Depuis sa première exposition, à l’âge de 15 ans, jusqu’à sa reconnaissance en tant qu’une des artistes les plus accomplies du Nouveau-Brunswick, Woodburn a navigué avec une détermination sereine le machisme du monde artistique. Ses tableaux, qui vont de la nature morte au portrait, sont non seulement de splendides images, mais des fenêtres ouvertes sur le rôle changeant des femmes dans la société canadienne du XIXe siècle.
En cette Journée internationale des femmes, le Musée du Nouveau-Brunswick salue l’œuvre et la vie d’Elizabeth Ann Ashfield Woodburn, une artiste néo-brunswickoise qui s’est taillé une impressionnante carrière en dépit des contraintes subies par les femmes de son époque.

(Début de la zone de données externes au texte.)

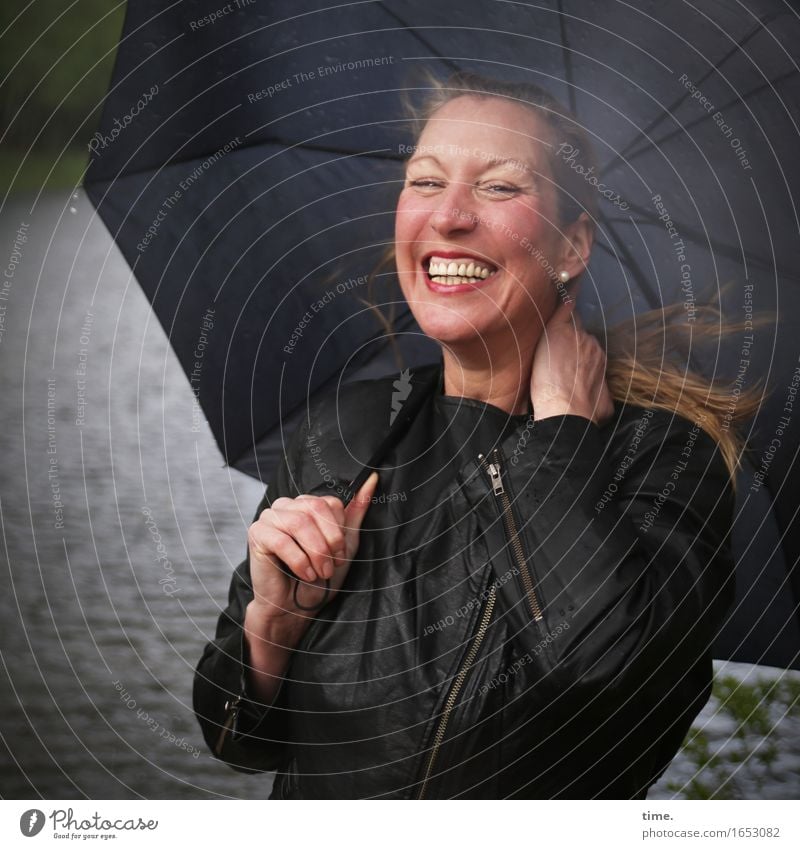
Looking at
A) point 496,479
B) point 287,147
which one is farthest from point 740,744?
point 287,147

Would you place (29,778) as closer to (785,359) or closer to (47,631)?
(47,631)

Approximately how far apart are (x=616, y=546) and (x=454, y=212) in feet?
1.44

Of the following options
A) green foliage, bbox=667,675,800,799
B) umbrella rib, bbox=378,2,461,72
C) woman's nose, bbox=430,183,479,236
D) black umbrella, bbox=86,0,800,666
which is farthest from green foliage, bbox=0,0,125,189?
green foliage, bbox=667,675,800,799

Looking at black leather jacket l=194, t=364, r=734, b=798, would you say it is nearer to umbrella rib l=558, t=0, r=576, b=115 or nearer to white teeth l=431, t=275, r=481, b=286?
white teeth l=431, t=275, r=481, b=286

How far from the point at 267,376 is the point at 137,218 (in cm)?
26

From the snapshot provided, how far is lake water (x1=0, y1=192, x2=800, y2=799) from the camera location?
1438mm

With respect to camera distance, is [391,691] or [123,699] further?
[123,699]

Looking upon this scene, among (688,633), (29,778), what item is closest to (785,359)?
(688,633)

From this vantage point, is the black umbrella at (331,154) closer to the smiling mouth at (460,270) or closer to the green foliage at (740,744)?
the smiling mouth at (460,270)

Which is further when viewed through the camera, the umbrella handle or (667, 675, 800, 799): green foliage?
(667, 675, 800, 799): green foliage

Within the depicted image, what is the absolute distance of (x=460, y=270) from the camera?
1354 millimetres

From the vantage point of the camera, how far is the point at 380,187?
1.40m

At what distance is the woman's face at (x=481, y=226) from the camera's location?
1336 mm

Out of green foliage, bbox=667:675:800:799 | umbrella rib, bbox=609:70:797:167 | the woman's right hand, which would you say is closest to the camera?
the woman's right hand
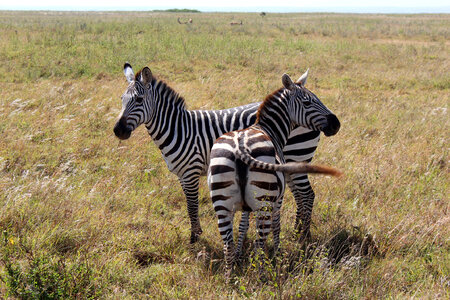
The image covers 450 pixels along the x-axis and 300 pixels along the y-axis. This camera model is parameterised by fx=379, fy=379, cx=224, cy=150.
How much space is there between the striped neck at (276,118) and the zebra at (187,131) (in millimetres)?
446

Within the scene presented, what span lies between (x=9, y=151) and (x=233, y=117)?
416 centimetres

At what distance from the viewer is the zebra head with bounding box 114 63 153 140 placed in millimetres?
4566

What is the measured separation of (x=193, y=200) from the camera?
4.86 metres

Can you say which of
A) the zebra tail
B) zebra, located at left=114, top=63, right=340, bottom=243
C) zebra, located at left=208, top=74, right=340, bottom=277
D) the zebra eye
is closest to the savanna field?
zebra, located at left=208, top=74, right=340, bottom=277

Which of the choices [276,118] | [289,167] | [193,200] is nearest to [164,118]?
[193,200]

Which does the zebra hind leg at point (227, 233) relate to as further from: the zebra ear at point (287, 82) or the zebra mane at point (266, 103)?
the zebra ear at point (287, 82)

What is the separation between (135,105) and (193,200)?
140cm

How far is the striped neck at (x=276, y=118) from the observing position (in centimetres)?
441

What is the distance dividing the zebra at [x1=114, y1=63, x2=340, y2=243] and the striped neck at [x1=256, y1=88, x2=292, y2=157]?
1.46 feet

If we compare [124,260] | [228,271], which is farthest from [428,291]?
[124,260]

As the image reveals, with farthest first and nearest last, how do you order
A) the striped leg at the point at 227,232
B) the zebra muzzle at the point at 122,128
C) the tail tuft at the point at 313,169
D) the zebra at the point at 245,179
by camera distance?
1. the zebra muzzle at the point at 122,128
2. the striped leg at the point at 227,232
3. the zebra at the point at 245,179
4. the tail tuft at the point at 313,169

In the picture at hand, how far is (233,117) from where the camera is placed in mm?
5199

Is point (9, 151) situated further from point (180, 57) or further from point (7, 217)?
point (180, 57)

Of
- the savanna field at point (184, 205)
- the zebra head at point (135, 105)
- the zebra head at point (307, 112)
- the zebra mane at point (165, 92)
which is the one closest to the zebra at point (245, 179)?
the savanna field at point (184, 205)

Née le 9 octobre 1865 et décédée le 31 juillet 1945 à Saint John, au Nouveau-Brunswick, Elizabeth Ann Ashfield Woodburn est la fille de James Ramsay Woodburn, photographe, inventeur et confiseur originaire d’Écosse, et de Catherine Reid, descendante irlandaise de loyalistes de l’Empire-Uni.
Le talent artistique d’« Annie » Woodburn est très vite reconnu. Une de ses toutes premières œuvres sélectionnées pour l’exposition provinciale de 1880 à Saint John attire l’attention du correspondant du Daily Telegraph, impressionné par le « réalisme » de son tableau « Lys » (Saint John Daily Telegraph, 6 octobre 1880).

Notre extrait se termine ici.